▶ [What to work on] Find every line in the listing below that contains the string "glass" and copy each of those lines. The match is case-sensitive.
§
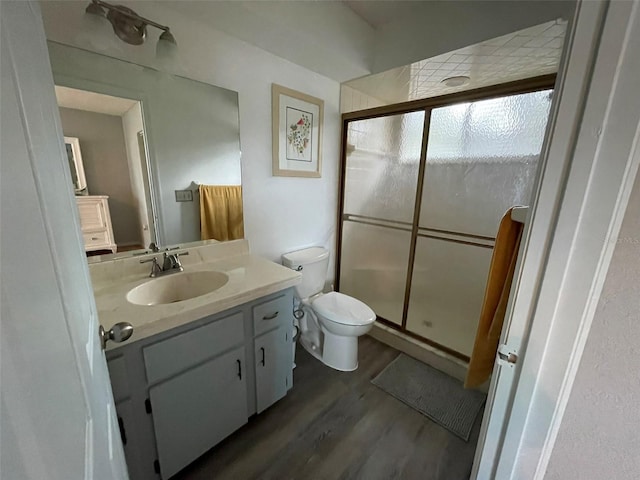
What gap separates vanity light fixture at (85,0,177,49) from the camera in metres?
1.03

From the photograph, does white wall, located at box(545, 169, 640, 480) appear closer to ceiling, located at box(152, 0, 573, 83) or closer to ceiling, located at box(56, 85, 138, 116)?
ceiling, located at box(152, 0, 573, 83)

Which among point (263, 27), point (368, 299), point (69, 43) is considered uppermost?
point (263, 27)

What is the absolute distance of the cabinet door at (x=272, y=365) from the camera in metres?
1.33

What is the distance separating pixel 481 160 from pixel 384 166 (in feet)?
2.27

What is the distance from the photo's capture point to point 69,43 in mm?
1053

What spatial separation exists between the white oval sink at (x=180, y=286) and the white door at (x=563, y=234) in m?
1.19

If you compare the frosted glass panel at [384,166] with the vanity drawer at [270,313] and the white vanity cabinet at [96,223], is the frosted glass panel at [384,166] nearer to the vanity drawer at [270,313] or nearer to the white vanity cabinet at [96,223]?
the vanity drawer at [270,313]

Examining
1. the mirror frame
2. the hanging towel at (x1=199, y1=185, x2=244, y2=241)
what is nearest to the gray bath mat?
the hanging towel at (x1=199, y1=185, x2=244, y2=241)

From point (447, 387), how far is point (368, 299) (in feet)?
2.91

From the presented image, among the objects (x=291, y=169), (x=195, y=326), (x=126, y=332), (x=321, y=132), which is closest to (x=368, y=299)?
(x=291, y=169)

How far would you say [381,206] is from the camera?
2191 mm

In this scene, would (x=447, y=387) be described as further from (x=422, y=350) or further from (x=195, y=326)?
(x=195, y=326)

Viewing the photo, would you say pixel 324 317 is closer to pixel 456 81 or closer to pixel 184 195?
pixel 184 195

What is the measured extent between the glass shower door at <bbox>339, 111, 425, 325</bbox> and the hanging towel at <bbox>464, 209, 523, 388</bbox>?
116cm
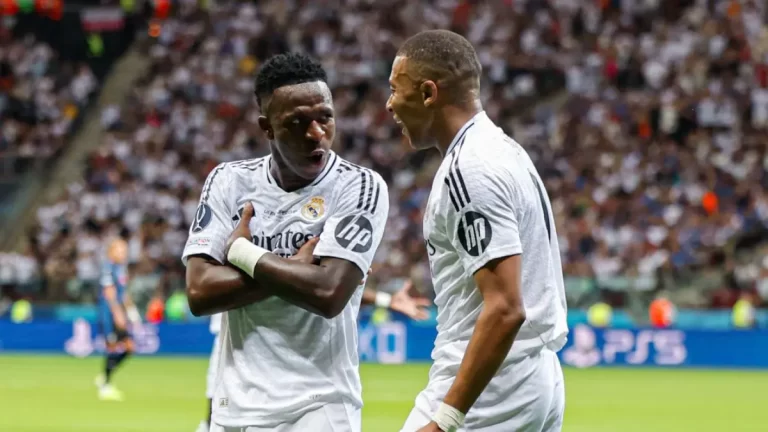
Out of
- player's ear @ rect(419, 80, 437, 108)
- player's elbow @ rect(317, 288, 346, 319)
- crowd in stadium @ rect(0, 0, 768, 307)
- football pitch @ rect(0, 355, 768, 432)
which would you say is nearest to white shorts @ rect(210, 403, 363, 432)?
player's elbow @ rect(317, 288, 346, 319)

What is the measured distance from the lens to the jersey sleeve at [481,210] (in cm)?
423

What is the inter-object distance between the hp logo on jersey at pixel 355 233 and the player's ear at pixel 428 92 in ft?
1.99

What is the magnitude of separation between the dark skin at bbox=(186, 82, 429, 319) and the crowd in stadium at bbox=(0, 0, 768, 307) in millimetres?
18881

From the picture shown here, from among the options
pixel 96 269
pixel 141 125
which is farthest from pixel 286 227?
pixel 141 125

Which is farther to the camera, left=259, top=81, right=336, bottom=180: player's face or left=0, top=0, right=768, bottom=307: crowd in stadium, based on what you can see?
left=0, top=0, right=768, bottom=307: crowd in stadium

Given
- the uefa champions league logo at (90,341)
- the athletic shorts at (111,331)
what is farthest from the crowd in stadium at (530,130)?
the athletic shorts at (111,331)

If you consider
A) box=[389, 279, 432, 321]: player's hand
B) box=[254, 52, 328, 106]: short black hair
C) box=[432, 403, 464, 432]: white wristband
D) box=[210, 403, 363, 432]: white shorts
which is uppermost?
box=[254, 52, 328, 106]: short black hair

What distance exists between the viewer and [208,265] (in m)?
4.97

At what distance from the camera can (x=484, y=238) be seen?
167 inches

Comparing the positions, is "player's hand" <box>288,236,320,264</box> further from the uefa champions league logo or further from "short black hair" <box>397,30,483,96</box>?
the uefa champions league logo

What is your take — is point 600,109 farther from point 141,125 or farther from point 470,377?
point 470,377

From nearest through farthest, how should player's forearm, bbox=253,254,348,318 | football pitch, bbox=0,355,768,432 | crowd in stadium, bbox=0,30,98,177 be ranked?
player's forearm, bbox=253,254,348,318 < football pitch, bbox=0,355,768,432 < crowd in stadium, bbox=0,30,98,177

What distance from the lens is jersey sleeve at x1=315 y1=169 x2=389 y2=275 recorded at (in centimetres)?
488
§
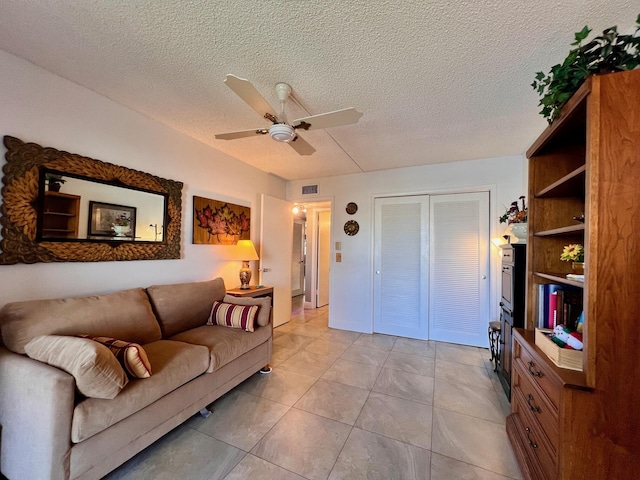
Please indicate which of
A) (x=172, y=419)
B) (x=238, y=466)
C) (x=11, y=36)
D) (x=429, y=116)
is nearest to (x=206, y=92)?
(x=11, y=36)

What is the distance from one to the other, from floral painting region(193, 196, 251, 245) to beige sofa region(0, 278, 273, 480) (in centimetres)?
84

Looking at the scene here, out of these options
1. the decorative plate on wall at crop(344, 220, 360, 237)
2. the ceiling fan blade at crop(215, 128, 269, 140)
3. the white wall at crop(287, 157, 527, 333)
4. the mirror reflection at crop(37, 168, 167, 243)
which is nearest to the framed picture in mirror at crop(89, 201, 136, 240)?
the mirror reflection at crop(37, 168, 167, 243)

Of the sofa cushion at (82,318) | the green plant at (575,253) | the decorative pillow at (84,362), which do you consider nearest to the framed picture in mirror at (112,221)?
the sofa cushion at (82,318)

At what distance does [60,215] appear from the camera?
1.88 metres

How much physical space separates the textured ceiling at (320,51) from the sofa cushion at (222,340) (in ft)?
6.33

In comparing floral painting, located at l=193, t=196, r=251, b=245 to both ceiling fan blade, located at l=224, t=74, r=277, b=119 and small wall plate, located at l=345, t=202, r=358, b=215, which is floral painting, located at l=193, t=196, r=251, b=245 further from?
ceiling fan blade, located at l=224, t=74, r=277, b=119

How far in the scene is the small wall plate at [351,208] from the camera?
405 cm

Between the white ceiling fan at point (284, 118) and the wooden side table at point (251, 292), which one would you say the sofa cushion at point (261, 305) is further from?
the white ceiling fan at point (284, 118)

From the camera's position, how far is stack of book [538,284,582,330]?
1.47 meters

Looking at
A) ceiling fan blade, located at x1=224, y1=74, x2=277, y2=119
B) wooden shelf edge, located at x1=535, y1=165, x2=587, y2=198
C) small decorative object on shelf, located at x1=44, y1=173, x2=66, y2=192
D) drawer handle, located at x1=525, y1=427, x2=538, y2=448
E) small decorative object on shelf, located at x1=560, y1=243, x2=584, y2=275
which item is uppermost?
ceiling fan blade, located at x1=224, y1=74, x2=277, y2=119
§
▶ [Reply]
If you compare the frosted glass panel at [384,166] with the vanity drawer at [270,313] and the white vanity cabinet at [96,223], is the frosted glass panel at [384,166] nearer to the vanity drawer at [270,313] or nearer to the white vanity cabinet at [96,223]?
What is the measured extent between the glass shower door at <bbox>339, 111, 425, 325</bbox> and the hanging towel at <bbox>464, 209, 523, 388</bbox>?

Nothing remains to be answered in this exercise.